There’s no evidence in the police record that indicates the Thompson family was contacted by police nor that the Thompson family had reported Teala missing.

Perhaps Shirley really did turn down a chance to identify the body. She’s dead now so we can’t ask her. It would explain why she told Mary that Teala had been murdered in Greensburg (which is, I believe, where the landfill was). It’s also entirely on the cards that the police either wouldn’t take a missing persons report for a teen girl — a child of that age would have been written off as a runaway, and probably the fact that she was non-white wouldn’t have helped matters — or that they did take a report but the records were lost later on.

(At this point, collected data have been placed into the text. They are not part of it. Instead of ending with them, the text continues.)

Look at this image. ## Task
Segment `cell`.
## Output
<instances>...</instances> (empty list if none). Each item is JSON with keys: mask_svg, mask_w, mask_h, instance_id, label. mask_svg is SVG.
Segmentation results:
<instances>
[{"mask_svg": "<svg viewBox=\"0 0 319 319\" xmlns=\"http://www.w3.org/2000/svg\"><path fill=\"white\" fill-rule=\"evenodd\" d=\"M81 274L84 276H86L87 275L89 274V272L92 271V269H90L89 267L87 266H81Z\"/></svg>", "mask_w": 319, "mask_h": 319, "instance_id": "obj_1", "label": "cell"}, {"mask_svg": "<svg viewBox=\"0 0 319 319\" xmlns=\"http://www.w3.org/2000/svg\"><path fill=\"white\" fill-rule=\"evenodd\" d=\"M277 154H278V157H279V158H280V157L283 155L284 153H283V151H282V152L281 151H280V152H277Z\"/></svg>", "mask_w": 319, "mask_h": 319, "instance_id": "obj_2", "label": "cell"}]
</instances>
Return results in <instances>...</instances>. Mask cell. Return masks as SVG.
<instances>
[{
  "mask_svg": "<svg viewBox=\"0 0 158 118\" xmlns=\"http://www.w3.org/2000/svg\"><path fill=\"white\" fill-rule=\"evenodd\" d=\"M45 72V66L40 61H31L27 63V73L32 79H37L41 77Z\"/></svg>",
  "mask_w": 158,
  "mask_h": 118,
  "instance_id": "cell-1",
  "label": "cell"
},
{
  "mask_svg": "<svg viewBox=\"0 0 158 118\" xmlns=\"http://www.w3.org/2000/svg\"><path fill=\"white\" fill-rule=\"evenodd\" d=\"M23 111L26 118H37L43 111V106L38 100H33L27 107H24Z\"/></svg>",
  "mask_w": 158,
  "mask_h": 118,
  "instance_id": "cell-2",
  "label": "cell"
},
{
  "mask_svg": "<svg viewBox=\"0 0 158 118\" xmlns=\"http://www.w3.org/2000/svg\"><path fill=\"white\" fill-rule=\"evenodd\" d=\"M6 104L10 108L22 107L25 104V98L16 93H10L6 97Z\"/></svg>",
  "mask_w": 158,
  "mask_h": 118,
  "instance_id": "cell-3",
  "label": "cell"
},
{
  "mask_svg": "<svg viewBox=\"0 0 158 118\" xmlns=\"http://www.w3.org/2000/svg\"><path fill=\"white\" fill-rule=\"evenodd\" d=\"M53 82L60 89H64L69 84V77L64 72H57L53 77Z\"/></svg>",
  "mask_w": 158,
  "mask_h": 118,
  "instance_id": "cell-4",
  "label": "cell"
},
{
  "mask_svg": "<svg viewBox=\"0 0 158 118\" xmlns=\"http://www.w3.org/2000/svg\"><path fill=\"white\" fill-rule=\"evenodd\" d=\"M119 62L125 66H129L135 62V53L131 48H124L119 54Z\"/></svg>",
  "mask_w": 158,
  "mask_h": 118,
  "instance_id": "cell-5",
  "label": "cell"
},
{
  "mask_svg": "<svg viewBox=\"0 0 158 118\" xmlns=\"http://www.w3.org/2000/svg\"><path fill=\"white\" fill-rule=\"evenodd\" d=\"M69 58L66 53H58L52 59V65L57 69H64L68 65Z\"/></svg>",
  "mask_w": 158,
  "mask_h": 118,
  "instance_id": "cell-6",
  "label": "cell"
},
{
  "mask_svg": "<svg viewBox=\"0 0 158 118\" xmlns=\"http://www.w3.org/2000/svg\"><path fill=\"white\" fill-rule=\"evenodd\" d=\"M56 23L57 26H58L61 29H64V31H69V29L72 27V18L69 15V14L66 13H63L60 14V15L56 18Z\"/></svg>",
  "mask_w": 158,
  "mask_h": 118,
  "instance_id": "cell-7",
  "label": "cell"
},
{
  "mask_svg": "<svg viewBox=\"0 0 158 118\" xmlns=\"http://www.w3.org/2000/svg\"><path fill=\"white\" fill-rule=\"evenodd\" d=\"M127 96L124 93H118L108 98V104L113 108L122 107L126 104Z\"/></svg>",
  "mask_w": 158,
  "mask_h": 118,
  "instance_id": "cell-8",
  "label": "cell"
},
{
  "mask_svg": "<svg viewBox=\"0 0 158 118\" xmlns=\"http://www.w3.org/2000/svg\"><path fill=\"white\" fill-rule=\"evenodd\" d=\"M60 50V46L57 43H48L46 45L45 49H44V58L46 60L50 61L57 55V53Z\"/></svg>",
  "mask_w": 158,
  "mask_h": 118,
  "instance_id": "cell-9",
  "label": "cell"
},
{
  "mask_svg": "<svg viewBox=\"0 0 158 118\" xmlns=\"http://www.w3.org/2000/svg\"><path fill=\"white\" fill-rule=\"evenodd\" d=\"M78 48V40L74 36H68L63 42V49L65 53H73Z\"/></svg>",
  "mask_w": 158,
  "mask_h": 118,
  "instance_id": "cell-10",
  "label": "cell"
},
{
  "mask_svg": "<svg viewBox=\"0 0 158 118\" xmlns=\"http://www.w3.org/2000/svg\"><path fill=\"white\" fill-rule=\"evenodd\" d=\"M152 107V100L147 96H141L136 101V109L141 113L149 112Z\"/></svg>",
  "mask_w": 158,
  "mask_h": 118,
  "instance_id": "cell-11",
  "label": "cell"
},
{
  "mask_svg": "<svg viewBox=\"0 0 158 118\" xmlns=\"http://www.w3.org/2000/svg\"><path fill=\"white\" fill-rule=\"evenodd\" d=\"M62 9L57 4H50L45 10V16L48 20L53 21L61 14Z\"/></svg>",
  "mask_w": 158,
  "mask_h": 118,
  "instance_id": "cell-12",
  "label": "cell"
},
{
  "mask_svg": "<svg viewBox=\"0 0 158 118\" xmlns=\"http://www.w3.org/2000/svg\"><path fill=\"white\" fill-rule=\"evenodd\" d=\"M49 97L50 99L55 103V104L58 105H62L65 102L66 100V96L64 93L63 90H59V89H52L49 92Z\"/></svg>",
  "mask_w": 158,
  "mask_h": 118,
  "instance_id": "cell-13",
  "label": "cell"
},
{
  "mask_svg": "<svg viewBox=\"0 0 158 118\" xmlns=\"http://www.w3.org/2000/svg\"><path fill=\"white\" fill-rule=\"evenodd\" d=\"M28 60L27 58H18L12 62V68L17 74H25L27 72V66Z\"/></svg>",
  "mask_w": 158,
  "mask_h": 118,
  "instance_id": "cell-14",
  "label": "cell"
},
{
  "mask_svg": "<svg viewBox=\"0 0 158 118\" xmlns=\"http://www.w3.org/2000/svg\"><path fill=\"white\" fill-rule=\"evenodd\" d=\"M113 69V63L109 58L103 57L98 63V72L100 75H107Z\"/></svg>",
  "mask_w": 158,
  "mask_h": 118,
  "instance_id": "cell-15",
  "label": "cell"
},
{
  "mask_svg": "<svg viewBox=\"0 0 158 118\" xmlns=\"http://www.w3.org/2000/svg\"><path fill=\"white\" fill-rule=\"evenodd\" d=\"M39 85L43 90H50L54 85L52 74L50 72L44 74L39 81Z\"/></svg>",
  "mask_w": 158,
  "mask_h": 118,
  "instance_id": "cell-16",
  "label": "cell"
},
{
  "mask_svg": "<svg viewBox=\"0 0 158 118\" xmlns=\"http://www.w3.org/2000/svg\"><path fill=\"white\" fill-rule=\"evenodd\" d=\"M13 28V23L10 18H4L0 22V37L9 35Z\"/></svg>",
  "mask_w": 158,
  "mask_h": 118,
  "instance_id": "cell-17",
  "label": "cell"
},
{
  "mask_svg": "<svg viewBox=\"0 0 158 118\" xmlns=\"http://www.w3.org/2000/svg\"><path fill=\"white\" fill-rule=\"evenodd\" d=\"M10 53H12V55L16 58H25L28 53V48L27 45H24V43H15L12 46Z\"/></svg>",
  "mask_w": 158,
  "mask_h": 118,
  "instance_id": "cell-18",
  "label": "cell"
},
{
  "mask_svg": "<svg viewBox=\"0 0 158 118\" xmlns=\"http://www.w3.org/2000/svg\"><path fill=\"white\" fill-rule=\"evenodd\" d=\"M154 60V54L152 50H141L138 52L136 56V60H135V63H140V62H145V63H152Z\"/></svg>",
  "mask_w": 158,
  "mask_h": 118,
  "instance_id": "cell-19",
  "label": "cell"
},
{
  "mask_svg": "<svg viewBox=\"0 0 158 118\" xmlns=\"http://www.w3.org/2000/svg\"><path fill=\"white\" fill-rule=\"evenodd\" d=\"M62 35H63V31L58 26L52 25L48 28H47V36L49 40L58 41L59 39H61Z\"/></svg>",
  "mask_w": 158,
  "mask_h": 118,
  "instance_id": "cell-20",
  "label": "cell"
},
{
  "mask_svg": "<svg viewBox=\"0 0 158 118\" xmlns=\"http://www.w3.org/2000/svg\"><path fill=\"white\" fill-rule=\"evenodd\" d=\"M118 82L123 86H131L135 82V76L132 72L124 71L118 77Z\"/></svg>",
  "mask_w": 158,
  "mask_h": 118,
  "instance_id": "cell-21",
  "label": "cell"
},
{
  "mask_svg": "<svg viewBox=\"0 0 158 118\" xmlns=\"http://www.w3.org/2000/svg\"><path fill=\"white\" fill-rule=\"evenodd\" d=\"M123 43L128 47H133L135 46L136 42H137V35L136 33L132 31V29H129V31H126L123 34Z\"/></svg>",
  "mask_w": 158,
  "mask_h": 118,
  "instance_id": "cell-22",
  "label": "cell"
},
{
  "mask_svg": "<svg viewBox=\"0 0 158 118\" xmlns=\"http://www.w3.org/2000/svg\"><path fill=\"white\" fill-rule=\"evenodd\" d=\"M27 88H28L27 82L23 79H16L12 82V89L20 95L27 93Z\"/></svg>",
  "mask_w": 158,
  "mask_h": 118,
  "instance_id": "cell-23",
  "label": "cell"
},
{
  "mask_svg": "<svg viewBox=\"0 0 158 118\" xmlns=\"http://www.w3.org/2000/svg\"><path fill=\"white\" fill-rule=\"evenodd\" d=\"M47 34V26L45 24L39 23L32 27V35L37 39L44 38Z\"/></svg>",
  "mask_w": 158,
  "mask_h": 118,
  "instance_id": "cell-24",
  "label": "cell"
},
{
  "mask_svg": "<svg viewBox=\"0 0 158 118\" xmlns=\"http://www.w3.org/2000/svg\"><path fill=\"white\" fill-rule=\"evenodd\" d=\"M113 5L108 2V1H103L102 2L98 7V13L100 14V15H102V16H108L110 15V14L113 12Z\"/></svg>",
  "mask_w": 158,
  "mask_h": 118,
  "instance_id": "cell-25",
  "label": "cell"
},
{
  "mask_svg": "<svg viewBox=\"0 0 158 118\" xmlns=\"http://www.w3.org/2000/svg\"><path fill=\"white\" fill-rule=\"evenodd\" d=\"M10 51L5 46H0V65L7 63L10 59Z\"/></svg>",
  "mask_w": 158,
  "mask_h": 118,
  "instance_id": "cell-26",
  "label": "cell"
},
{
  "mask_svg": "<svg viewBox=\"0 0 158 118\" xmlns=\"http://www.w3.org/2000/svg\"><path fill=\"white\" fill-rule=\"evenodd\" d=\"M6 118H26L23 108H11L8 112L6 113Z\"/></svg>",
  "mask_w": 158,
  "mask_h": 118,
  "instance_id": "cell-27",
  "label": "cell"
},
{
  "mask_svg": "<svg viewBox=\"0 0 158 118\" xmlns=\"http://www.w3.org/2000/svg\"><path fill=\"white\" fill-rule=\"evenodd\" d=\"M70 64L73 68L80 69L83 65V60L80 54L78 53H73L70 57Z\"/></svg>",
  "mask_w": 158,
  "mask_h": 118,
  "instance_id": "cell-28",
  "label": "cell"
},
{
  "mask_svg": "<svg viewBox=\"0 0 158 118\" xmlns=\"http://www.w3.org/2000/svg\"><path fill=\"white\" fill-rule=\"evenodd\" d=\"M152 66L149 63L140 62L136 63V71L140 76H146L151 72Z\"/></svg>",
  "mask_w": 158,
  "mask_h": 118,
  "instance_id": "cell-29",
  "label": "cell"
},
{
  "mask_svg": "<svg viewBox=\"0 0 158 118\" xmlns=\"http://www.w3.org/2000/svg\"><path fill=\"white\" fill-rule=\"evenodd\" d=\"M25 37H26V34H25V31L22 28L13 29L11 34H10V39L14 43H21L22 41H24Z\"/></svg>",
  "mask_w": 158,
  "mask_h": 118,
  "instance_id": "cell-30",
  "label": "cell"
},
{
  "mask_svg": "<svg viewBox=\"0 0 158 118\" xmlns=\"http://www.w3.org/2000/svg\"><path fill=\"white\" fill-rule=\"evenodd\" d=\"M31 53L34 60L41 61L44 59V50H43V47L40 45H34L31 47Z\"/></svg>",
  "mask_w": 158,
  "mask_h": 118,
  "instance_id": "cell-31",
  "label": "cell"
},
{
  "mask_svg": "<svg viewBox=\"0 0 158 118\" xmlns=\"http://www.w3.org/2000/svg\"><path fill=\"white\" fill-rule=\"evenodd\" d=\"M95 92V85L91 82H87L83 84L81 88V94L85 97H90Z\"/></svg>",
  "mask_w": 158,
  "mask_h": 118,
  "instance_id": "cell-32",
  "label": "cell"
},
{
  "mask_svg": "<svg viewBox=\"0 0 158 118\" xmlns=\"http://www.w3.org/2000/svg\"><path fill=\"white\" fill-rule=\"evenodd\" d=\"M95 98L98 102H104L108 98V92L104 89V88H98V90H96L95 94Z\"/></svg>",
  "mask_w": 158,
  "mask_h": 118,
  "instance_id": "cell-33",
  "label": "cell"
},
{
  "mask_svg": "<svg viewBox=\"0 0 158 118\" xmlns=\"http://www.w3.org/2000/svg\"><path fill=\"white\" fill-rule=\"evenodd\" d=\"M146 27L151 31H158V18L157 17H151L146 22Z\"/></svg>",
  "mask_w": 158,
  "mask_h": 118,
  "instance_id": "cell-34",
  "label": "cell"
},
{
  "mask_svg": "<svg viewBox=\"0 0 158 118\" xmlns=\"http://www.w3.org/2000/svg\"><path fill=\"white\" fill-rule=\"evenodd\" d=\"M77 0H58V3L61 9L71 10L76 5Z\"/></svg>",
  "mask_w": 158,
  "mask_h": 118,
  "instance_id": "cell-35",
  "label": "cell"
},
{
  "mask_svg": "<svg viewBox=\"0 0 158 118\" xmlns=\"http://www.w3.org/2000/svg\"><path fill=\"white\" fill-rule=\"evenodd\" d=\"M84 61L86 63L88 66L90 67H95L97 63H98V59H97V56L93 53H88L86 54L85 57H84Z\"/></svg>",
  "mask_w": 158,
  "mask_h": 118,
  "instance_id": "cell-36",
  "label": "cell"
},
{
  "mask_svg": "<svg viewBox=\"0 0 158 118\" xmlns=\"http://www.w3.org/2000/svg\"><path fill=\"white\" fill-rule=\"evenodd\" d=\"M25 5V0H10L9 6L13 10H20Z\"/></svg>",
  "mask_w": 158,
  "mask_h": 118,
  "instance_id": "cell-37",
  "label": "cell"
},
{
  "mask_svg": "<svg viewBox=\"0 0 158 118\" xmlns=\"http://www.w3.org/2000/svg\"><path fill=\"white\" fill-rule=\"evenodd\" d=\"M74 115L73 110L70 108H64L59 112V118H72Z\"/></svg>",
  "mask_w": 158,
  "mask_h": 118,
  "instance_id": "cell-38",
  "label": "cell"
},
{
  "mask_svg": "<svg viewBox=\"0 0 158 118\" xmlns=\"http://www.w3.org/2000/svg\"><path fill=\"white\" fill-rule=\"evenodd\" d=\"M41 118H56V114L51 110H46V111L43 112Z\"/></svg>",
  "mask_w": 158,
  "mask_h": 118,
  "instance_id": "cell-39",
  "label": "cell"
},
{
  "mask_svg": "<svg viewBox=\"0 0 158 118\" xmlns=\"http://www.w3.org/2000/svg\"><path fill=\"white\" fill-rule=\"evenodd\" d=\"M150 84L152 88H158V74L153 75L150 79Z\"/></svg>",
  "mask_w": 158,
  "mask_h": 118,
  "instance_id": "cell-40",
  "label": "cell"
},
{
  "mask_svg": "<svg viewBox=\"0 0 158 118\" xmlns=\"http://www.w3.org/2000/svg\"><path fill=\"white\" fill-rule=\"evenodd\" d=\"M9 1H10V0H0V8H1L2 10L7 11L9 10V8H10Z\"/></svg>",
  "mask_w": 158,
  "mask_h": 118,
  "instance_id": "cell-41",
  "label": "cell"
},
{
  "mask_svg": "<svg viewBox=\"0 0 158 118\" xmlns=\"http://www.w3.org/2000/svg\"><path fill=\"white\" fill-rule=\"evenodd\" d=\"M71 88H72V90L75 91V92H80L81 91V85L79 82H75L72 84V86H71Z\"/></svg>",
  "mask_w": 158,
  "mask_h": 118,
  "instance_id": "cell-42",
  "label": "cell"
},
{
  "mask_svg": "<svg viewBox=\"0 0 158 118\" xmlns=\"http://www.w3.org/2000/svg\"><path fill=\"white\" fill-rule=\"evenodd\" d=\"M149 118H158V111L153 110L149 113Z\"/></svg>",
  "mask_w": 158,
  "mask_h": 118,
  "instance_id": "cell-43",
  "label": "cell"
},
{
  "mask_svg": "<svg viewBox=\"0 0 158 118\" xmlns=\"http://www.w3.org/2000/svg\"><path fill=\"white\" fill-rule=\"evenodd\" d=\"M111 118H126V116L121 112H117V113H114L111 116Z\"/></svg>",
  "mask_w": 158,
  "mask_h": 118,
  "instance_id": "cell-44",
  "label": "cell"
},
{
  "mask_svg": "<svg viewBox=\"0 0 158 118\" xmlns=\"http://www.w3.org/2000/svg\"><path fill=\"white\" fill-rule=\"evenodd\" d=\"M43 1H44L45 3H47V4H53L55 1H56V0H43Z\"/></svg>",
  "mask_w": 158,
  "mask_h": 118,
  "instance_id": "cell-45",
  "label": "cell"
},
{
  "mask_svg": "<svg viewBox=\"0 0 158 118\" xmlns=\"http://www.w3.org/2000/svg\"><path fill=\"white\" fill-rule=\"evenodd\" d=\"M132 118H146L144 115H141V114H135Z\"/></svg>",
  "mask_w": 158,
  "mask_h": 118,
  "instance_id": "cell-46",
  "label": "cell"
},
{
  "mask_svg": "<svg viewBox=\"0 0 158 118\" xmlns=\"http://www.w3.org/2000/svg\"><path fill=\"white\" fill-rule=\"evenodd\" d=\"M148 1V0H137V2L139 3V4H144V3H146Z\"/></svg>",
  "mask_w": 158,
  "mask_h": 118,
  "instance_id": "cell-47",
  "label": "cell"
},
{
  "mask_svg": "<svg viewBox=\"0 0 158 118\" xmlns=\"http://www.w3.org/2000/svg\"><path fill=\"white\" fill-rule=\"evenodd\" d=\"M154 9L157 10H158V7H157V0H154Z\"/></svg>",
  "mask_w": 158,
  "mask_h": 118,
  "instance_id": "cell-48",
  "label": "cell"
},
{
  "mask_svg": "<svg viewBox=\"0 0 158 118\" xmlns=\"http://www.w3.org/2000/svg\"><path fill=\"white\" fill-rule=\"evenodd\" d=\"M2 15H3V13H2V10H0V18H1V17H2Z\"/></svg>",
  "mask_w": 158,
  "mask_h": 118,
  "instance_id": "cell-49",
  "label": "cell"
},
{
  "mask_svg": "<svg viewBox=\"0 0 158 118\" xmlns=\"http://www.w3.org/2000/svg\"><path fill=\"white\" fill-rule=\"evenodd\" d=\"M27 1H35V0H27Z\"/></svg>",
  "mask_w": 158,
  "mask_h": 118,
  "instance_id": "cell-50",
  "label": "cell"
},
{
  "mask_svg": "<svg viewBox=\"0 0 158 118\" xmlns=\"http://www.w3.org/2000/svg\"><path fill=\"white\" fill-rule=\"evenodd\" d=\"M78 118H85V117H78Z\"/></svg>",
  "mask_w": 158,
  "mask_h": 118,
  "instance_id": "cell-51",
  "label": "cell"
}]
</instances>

In any case, I’m afraid there may be no more answers to be found. Whoever killed Teala could be dead now, and even if he/she isn’t, building a case after all this time is well nigh impossible.

“I can’t say I remember much about what happened,” her sister Mary says. She was four when Teala disappeared. She adds: “What I remember was that Teala was beautiful and she was loved.”

Other articles

ET: Con O’Leary

Another Executed Today post: Irish fratricide Cornelius “Con” O’Leary. He was convicted of the murder of his brother Patrick and hanged in 1925. It was a pretty brutal crime — the victim brutally attacked, probably as he slept, then dismembered.

All of the family members who still lived at home were charged with murder: Con, the family’s elderly mother and two sisters, Maryanne and Hannah. If there were witnesses to the crime, they never talked; all the evidence was circumstantial. I’m sure Con was guilty. As for the others, I think they may well have guilty knowledge, but I’m not at all convinced they were directly involved in Patrick’s murder.

The mother (I don’t remember her name) was released without being tried due to ill health. Maryanne, who was probably not involved, died of cancer while awaiting trial. Hannah was convicted — unjustly, I believe. I don’t know whether she was guilty or not, but the case against her was very weak and the judge, I think, biased. She served 17 years in prison before being released.

A clarification

On the Charley Project’s Facebook page they recently asked me to upload a photo, so I did. It’s the photo that’s on the left side of the Charley Project’s banner. After I did so, some people said they had no idea who was in that picture and had always wondered. Well, just to clear things up:

The photo is of Charley Ross, the long-lost little boy whom the Charley Project was named after. (See Wikipedia for his story.) It’s the only photograph ever taken of him, and he was two years old at the time; he was four when he disappeared. After his abduction, his family had an artist draw another picture of him as he appeared at age four. It was probably the first age-progression picture ever done of a missing person. The AP photo is on the right side of the Charley Project banner.

ET yesterday

Yesterday I got another ET entry in, #196: Modiste Villebrun, the last person executed in Canada while it was still a colony. Villebrun lived in Quebec and he and his girlfriend, Sophie Boisclair, poisoned his wife and her husband so they could marry each other. They got away with the first murder but they were caught the second time. My guess is the lovers weren’t being terribly discreet about their affair.

Sophie Boisclair’s sentence was commuted to life in prison because she was pregnant. She was released after serving 20 years.

And that’s the last of my Executed Today entries for this month.